12 thoughts on “My favorite quote from sort-of-supportive academic study of Romney tax plan”

  1. Short version: Romney campaign lies about analyses of his tax proposals. I suppose it would be more economical to create a macro on the computer for the first four words, so one would not have to re-type them so often…

  2. From Barro’s “study” analysis: …and the 20 percent rate cut figure was plucked out of thin air for political reasons without regard to whether it was feasible.


  3. As I read the blockquote, you’ve ignored (or not specifically discussed) the part where he assumes all the Bush tax cuts will expire – meaning it’s not a 20% cut on current rates, but on Clinton-era marginal rates, which were something like 10% higher. This is a huge difference, accounting for about half Romney’s tax cuts right there. Even if he only means the top marginal rate, that’s where a huge part of the money is.

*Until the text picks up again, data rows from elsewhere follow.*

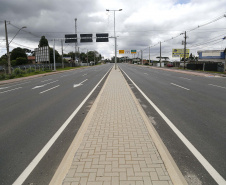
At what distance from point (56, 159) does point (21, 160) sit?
2.35ft

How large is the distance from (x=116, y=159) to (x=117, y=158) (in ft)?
0.13

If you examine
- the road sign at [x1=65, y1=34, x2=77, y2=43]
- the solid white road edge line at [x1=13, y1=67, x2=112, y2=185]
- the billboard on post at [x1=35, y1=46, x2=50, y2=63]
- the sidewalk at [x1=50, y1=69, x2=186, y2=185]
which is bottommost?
the solid white road edge line at [x1=13, y1=67, x2=112, y2=185]

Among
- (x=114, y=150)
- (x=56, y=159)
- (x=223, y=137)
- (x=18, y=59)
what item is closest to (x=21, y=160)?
(x=56, y=159)

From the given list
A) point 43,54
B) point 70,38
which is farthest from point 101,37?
point 43,54

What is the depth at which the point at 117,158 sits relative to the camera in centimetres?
339

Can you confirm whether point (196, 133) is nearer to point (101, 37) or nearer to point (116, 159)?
point (116, 159)

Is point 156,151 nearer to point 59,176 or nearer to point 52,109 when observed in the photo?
point 59,176

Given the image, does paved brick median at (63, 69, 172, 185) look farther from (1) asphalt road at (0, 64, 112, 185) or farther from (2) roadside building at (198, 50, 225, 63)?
(2) roadside building at (198, 50, 225, 63)

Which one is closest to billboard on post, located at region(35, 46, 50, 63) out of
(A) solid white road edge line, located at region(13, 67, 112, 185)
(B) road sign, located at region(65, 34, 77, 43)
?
(B) road sign, located at region(65, 34, 77, 43)

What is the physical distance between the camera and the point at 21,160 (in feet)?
12.1

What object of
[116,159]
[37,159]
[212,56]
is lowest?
[37,159]

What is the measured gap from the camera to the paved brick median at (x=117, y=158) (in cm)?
284

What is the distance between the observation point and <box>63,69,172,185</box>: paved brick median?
2836 mm

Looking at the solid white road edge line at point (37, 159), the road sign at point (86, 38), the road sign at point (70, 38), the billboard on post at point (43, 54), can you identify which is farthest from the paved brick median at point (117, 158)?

  4. The top 1% don’t need any kind of tax cut regardless of whether it adds to the deficit or not. In fact their taxes should go up and even higher than just restoring the Clinton rates. Getting into a “It doesn’t add up. Yes it does. No it does not.” argument is exactly what Romney wants because it makes undecided idiot voters’ eyes glaze over and causes them to vote based on who the media says “won” the debate rather than on substance. Obama needs to follow Schumer’s lead and reject the premise of Romney’s tax plan altogether.

  5. Maybe it’s reasonably easy to find and I just haven’t found it with all those ‘studies’ and all the articles, but I wonder when people talk about “assuming very generous growth”.. could any budget wonk out there say what sort of growth you have to assume to make the plan work?

    I mean, (as an example) if you need 5% annual GDP growth for 10-years straight to make the plan revenue-neutral, that would be a figure you could compare to the last 30 years of actual economic data, much of it including lower and lower nominal tax rates. My assumption is that the information doesn’t exist because it just can’t be expressed in a more easily understood way, but it might be helpful if we had a better idea of exactly how large of a magic asterisk we’re talking about here.

    At least so far as I understand the discussions, I get the impression that it’s a farcically large asterisk.

    1. Perhaps a clue from the non-partisan Congressional Joint Committee on Taxation yesterday. They’re out with a new study that (paraphrased) says that ‘immediate repeal of some of the most popular tax benefits would pay for only a 4 percent cut in U.S. income tax rates’.

      The study didn’t look at cutting all tax expenditures, so of course the Romney people are trying to call it irrelevant. But as the Congressional committees scores budget/revenue plans without any room for magic asterisks (remember how difficult it was to bring in the ACA as revenue neutral, including pushing implementation back to carve out room in the original 10-year score window) – I think they are trying to tell us that Romney can reasonably pay for %1 trillion of his 20% tax cut with tax reform, leaving a full $4 trillion of the plan relying on magical supply-side growth to keep it revenue neutral.

      As suspected, farcically large.